There are 3 steps to getting an institution location.

  1. Institution Cleaning - Get a clean institution name using first author email address or affiliation.
  2. Wikidata Lookup - Carry out a wikidata query to look up the coordinate location for the clean institution name. Resort to backup coordinates if required.
  3. Google Address Lookup - Use google maps API to look up the approximate address (City and country) of the coordinates.

Institution Cleaning

The cleaning code is in /source/clean/clean.py. Clean insititution names need to be added manualy. The cleaning file is /config/institute_cleaning.csv. There is a section for email addresses and for institution names. The clean names are in the right hand column.

Wikidata Lookup

The wikidata lookup uses a SPARQL query to get the coordinates of an institution. The name of the institution on wikidata must exactly match the clean institution name for it to be found. The SPARQL returns the wikidata id for the institution. This is then used to do an API request to get all the data for the object.

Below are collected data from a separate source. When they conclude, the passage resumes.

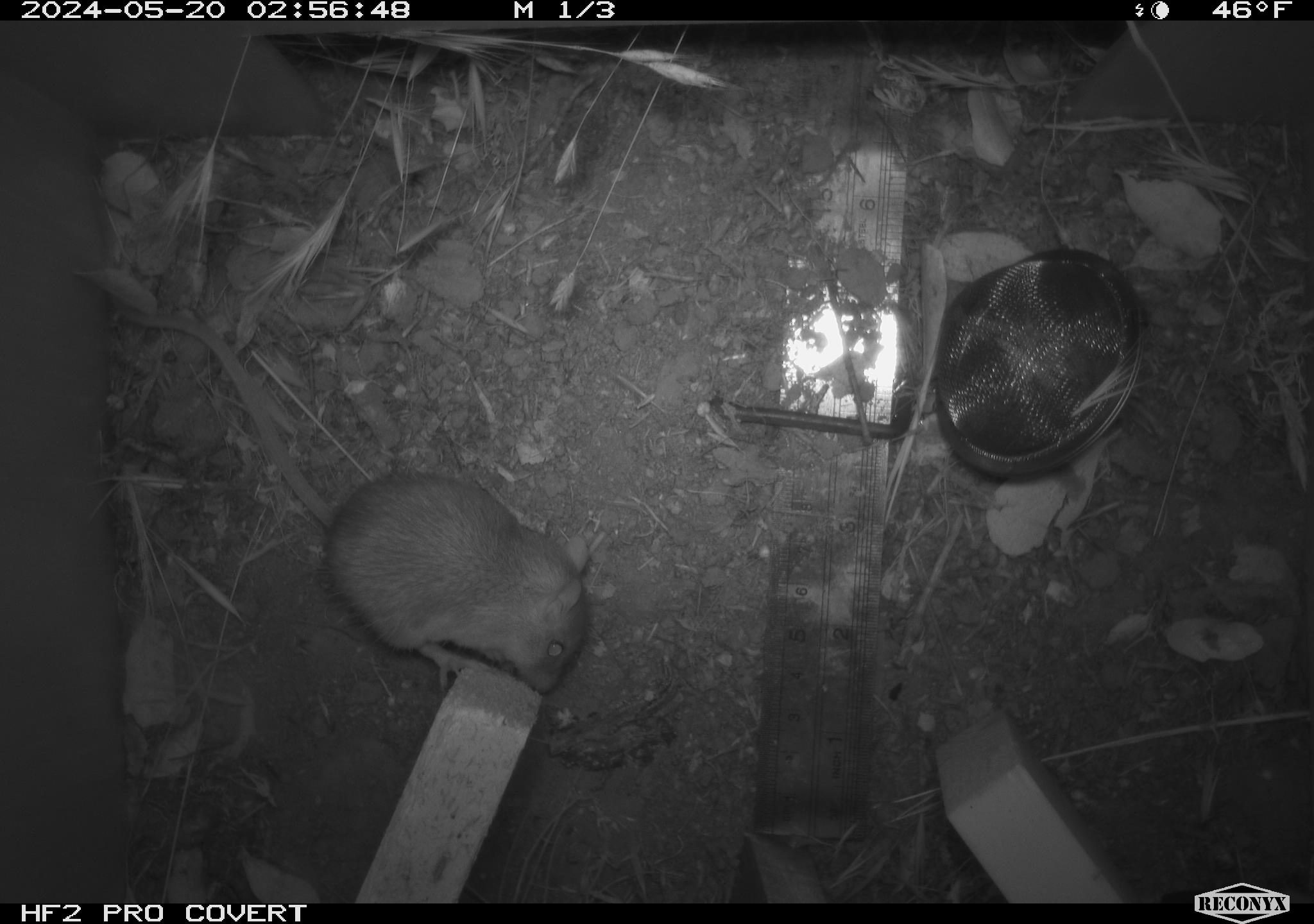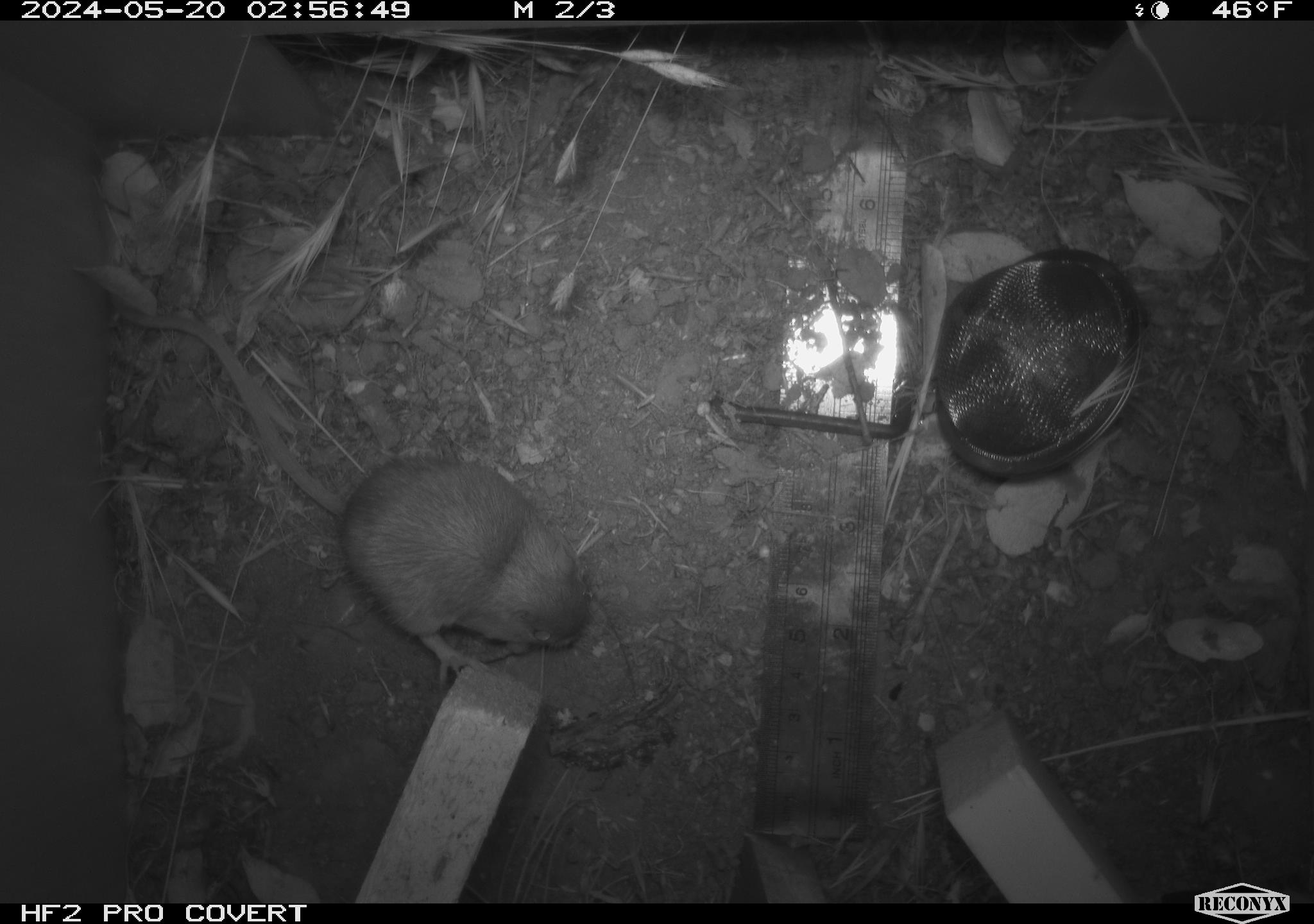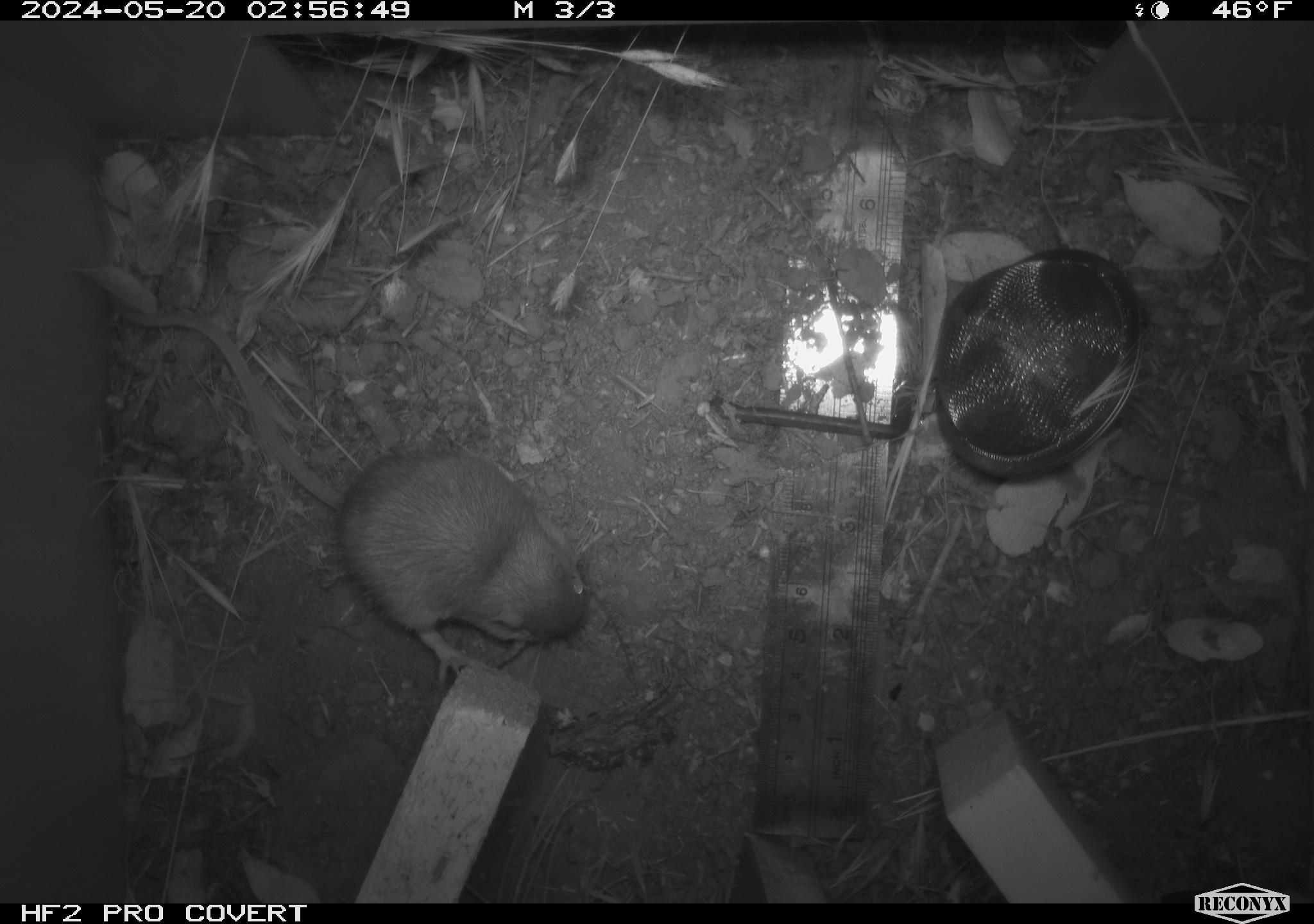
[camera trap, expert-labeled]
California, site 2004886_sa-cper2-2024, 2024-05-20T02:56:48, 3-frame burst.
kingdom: Animalia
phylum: Chordata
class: Mammalia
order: Rodentia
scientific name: Rodentia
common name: rodent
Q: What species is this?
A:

The property of interest is P625 which is the coordinate location of the wikidata item. Sometimes the location of the institution is not its own statement and instead the P625 property is part of the headquarters (P159) statement.

New wikidata items can be added through a link on the left sidebar (New Wikidata Item). A lot of the Wikidata items that have been added have been removed this might be because admins do not think that the descriptions and aliases are good enough so make sure the description is complete. Wikidata items are made up of statments, e.g. Coordinate location. Statements can be added by scrolling to the bottom of the statements section on the item page and clicking "add" and then type "coordinate location" or "P625" into the property box. If the institution has an existing headquarters statement it might be better to add the coordinates to the headquarters statement. This is also a good idea if the institute is spread out over a city rather than being on one campus. In the big papers data object the coordinates can be accessed using the index ['Extras']['LatLong'].

There can be problems when the names of institutions are different in different languages. For example, the Technische Universität München was originally listed on wikidata under its German name but on English google is is referred to as Technical University of Munich. This is a problem because the query attempts an exact match with the English label. The script should be able to handle the special characters, such as ü, but you need to be careful when deciding what name to put into the institute cleaning file.

Coordinates Backup

A problem with Wikidata is that after adding items they are moderated and can be deleted. This happened a lot of times during development and they do not give a reason for doing it. The is especially true for some of the old institutes that don't exist anymore and is therefore difficult to reference. The Wikidata route is the preferred data because it ensures data is up to data and can easily be corrected, but if adding an institute to Wikidata just isn't possible the coordinate data can be added to the institute_coordinates.csv file in the config folder. (Wikidata will override the csv file)

Google Address Lookup

The coordinates need to be converted to cities and countries to be plotted on the different maps on the html pages. The google maps API takes in the coordinates and returns a breakdown of the address. The country and city are set in the big data object at the following indexes ['Extras']['country_code'] and ['Extras']['postal_town'].